**About this task**. Word for word, restate every line from the one with "2024-07-27T05:24:42, 3-frame burst." through the end of the records below, both included, and add nothing.

::: Dataset

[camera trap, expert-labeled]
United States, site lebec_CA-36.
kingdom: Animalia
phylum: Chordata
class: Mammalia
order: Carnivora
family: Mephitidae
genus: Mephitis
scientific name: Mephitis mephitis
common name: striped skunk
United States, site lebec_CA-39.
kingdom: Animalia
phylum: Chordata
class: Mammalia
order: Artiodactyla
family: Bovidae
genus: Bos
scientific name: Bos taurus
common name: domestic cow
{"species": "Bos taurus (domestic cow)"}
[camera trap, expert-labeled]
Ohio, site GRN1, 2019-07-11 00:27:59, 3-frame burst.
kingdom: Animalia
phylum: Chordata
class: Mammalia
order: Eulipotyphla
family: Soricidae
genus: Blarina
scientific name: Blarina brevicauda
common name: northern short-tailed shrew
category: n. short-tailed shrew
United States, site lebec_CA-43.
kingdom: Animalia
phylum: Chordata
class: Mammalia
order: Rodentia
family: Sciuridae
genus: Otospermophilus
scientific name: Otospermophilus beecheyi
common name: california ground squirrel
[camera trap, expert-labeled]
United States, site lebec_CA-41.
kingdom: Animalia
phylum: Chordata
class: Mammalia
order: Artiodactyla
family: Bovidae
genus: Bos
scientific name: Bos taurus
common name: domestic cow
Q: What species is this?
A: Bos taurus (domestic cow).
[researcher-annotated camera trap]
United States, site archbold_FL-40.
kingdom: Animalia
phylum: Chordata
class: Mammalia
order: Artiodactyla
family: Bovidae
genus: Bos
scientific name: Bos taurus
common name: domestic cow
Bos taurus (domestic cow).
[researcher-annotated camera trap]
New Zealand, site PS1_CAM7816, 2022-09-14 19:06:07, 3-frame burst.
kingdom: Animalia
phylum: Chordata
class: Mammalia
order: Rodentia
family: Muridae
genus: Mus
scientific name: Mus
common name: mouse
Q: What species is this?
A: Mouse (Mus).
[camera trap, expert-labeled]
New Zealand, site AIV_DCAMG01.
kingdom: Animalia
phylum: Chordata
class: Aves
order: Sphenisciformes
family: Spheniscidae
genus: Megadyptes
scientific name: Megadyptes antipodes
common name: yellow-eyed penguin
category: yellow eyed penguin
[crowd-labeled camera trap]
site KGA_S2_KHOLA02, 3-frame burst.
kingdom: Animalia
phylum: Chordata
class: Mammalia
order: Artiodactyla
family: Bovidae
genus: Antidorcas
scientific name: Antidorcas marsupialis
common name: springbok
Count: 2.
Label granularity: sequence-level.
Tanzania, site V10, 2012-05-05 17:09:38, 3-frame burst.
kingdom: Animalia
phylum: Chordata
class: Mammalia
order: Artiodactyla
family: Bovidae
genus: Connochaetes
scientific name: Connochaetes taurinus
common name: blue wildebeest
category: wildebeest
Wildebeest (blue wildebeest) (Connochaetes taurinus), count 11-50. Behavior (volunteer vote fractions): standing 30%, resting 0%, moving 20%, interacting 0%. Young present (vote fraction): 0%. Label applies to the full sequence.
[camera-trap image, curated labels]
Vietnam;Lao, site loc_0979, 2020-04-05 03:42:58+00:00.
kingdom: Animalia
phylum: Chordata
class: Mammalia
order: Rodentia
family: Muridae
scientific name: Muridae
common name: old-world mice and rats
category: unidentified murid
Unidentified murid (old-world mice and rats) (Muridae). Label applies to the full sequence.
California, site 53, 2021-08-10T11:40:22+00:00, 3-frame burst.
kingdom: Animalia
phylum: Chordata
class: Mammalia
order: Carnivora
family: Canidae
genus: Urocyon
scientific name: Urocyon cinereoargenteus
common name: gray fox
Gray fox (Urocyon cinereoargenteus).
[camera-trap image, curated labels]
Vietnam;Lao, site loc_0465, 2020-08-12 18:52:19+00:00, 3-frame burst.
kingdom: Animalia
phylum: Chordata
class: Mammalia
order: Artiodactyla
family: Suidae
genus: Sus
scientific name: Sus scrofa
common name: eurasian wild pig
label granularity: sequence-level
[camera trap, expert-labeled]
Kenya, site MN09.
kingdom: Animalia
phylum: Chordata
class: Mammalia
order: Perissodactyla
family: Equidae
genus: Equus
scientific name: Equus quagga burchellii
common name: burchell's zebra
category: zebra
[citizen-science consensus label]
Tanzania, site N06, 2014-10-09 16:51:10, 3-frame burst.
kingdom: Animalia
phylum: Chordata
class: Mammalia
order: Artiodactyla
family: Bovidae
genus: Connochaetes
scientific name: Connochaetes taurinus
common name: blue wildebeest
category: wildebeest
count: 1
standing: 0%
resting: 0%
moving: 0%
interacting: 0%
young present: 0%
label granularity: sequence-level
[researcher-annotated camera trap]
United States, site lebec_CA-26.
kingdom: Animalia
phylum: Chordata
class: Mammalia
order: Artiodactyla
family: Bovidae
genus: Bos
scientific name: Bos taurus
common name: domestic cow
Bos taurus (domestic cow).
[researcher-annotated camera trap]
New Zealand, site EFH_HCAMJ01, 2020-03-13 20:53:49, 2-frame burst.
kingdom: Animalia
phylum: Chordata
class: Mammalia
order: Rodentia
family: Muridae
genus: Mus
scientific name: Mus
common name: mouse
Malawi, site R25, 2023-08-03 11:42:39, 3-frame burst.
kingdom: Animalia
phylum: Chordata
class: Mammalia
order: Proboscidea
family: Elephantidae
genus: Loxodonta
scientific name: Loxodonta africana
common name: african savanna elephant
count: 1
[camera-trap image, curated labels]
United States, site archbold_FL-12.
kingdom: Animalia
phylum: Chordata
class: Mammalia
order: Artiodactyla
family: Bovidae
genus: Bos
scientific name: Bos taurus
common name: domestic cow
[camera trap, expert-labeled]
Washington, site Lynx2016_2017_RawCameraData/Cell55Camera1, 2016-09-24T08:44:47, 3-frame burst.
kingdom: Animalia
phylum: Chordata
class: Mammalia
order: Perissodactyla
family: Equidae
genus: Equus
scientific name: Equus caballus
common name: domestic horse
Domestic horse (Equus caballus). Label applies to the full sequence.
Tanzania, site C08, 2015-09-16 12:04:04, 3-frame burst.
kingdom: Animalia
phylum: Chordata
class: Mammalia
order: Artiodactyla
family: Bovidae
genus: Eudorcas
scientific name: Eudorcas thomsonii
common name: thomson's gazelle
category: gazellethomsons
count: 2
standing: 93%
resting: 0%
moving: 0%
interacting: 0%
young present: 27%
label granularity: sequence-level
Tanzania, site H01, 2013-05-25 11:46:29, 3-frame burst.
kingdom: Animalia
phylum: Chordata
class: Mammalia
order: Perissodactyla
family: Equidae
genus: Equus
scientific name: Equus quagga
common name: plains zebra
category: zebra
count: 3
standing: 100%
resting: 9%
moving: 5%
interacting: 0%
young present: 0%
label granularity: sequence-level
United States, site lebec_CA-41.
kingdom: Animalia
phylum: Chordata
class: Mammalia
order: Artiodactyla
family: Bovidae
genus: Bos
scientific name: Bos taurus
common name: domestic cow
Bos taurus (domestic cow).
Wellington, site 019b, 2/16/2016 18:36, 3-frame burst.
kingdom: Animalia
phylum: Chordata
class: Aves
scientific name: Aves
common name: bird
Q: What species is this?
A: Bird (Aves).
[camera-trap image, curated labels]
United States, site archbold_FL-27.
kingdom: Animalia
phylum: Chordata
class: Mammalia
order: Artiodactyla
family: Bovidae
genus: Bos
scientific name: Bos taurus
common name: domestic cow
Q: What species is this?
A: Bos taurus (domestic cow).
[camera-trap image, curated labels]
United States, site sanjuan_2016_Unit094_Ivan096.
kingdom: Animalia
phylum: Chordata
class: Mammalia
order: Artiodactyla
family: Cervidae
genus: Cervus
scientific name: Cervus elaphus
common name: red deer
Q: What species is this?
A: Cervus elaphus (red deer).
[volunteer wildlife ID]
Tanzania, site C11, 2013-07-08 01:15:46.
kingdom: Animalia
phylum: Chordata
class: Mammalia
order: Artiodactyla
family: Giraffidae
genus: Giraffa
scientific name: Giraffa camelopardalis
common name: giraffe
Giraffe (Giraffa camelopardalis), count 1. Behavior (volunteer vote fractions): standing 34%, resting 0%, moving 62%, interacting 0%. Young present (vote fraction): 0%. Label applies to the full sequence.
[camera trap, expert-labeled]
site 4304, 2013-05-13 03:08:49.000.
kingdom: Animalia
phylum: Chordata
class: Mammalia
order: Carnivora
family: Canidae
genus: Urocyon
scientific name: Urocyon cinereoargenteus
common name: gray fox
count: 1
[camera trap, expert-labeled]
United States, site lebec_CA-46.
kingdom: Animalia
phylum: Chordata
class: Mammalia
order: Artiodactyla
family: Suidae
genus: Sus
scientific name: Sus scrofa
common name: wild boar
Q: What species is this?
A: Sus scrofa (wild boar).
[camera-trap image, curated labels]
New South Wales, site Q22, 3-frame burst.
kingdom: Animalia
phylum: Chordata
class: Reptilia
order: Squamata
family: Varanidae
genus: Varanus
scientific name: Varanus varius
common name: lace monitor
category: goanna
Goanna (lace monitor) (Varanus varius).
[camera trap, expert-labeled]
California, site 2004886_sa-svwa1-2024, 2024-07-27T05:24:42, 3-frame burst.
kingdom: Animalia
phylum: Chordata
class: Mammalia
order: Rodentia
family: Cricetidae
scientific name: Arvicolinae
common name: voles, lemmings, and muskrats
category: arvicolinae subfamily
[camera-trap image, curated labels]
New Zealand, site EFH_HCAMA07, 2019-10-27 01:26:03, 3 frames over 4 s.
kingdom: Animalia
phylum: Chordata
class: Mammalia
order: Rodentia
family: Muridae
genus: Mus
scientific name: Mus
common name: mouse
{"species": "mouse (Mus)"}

::::::

**Your response**.
California, site 2004886_sa-svwa1-2024, 2024-07-27T05:24:42, 3-frame burst.
kingdom: Animalia
phylum: Chordata
class: Mammalia
order: Rodentia
family: Cricetidae
scientific name: Arvicolinae
common name: voles, lemmings, and muskrats
category: arvicolinae subfamily
[camera-trap image, curated labels]
New Zealand, site EFH_HCAMA07, 2019-10-27 01:26:03, 3 frames over 4 s.
kingdom: Animalia
phylum: Chordata
class: Mammalia
order: Rodentia
family: Muridae
genus: Mus
scientific name: Mus
common name: mouse
{"species": "mouse (Mus)"}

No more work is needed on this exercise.